Figure 1. Observed heat capacity of potassium borohydride.

Figure 2. Comparison of heat capacities.

KBH₄, 15° to 375°K, this work.

KBH₄, 273° to 673°K, Douglas and Harman [13].

NaBH₄, 15° to 300° K, Johnston and Hallett [1].

NaBH₄, 273° to 673°K, Douglas and Harman [13].

C_KBH4 = C_NaBH4,-C_NaF+C_KF, KBH₄ (calculated),

LiBH₄, 15° to 300°K, Hallett and Johnston [26].

The values of heat capacity obtained were at helium-gas pressures varying from 50 torr at room temperature to about one-twentieth of this pressure at the lowest temperature and to about 60 torr at the highest temperature. In the case of KBH₄ the conversion of its heat capacity from any of the above pressures to 1 atm pressure would make a negligible change. Therefore, all computations and analyses have been carried out as if the measurements were made at constant 1 atm pressure.

4.2. Heat of Transition

A solid-phase transition was observed and the transition temperature was estimated from the observed values of the heat capacity to be 77.16 ±0.02 °K. (In this paper, the figure associated with the symbol ± indicates the uncertainty estimated by examining the precision of the measurements and possible sources of systematic errors. The figure has a 50 percent confidence limit.) The apparent heat capacities in this temperature region are given in table 2 and in figure 1. The heat associated with the transition was evaluated by subtracting the enthalpy change calculated from the “normal” heat-capacity curve, shown as a broken line in figure 1, between 65 and 80 °K from the total change obtained for the temperature interval. The total change in enthalpy between 65 and 80 ° K was determined by summing the various experimental increments of energy introduced to determine the heat capacity over this range. Adjustments were made to the even 65 to 80 °K temperature interval using the observed values of the heat capacity.

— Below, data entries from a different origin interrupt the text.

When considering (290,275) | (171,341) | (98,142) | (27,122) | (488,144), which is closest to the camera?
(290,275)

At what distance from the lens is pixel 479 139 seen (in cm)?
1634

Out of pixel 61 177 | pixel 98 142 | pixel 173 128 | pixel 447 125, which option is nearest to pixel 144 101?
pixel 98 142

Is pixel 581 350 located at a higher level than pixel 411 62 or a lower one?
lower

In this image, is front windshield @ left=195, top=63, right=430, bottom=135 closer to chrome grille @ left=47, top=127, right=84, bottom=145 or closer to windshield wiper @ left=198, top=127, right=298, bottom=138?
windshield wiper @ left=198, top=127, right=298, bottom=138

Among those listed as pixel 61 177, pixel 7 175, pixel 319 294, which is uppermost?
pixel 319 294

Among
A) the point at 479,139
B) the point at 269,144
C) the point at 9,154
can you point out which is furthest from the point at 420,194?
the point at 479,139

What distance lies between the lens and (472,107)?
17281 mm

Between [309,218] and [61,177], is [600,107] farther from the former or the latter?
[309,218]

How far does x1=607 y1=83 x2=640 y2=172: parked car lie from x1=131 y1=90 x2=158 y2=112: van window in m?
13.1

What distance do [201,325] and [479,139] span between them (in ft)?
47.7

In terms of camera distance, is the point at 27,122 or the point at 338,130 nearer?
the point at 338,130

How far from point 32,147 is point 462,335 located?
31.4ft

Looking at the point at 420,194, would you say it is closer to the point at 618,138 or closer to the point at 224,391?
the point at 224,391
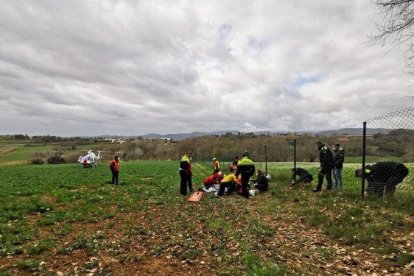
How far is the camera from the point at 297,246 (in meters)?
8.68

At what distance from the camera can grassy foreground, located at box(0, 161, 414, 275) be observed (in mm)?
7477

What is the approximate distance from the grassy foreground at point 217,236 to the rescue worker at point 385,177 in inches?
19.5

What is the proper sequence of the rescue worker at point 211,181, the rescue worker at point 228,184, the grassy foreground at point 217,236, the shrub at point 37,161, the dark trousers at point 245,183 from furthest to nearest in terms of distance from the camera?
the shrub at point 37,161, the rescue worker at point 211,181, the rescue worker at point 228,184, the dark trousers at point 245,183, the grassy foreground at point 217,236

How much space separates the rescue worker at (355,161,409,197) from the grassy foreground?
1.62ft

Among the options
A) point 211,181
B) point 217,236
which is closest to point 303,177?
point 211,181

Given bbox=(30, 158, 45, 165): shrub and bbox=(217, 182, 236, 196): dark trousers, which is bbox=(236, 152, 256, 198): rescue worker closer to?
bbox=(217, 182, 236, 196): dark trousers

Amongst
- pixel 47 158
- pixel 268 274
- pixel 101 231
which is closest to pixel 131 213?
pixel 101 231

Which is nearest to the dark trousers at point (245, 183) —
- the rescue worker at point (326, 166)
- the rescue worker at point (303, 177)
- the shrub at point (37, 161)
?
the rescue worker at point (303, 177)

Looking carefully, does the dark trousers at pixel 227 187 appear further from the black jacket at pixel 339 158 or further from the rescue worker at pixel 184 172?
the black jacket at pixel 339 158

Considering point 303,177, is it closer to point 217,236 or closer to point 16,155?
point 217,236

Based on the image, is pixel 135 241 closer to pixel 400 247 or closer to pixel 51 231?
pixel 51 231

These results are summarized in table 3 on a molal basis, obtained after subtracting the contribution of the calorimeter vessel to the observed enthalpy increment.

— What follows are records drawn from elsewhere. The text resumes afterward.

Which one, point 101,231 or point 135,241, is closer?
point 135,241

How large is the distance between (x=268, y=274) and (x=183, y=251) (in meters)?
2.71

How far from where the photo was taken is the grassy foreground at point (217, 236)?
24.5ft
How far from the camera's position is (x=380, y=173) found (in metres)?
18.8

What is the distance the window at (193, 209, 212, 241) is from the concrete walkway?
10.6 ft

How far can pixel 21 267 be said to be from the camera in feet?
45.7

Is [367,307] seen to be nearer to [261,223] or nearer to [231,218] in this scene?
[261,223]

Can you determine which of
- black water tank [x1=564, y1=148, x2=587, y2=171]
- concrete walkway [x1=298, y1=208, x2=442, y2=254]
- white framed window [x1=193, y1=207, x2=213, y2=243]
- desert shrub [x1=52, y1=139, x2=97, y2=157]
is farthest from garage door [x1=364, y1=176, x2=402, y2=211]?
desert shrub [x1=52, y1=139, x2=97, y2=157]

Table 3. Molal enthalpy change of potassium borohydride between 65° and 80 °K. The enthalpy and entropy of transition.

Gram formula weight = 53.94488 g, °K=t°C+273.15° Transition temperature = 77.16±0.02 °K

Temperature interval	Energy input	Heat capacity correction	ΔH 65° to 80 °K
°K	J/mole	J/mole	J/mole
62.5354 to 82.0418	838.94	−138.39	700.55
70.1848 to 78.5521	499.81	+201.75	701.56
65.6175 to 81.7792	747.64	−47.20	700.44
71.4244 to 80.5829	532.82	+168.26	701.08
Mean			700.91
Standard deviation of the meana			±0.26
Enthalpy change along normal heat capacity curve			475.94
Enthalpy of transition			224.97
Entropyof transition=2.92 J/deg-mole (0.70 cal/dog-mole)

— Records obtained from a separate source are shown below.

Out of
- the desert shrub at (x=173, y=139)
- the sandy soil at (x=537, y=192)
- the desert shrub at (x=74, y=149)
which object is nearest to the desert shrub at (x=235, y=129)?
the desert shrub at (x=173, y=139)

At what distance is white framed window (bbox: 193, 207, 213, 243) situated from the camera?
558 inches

^aStandard deviation of the mean as used above is defined as [∑d²/n(n—1)]^1/2; where d is the difference between a single observation and the mean, and n is the number of observations.

The heat of transition obtained is 225 J/mole (53.8 cal/mole) and the entropy of transition is 2.92 J/deg-mole (0.70 e.u.). These values are in close agreement with 58.4 cal/mole and 0.771 e.u. for the heat and entropy of transition, respectively, reported by Shigi [12] and with the unpublished values 52.8 cal/mole and 0.69 e.u., respectively, obtained by Stulletal. [21].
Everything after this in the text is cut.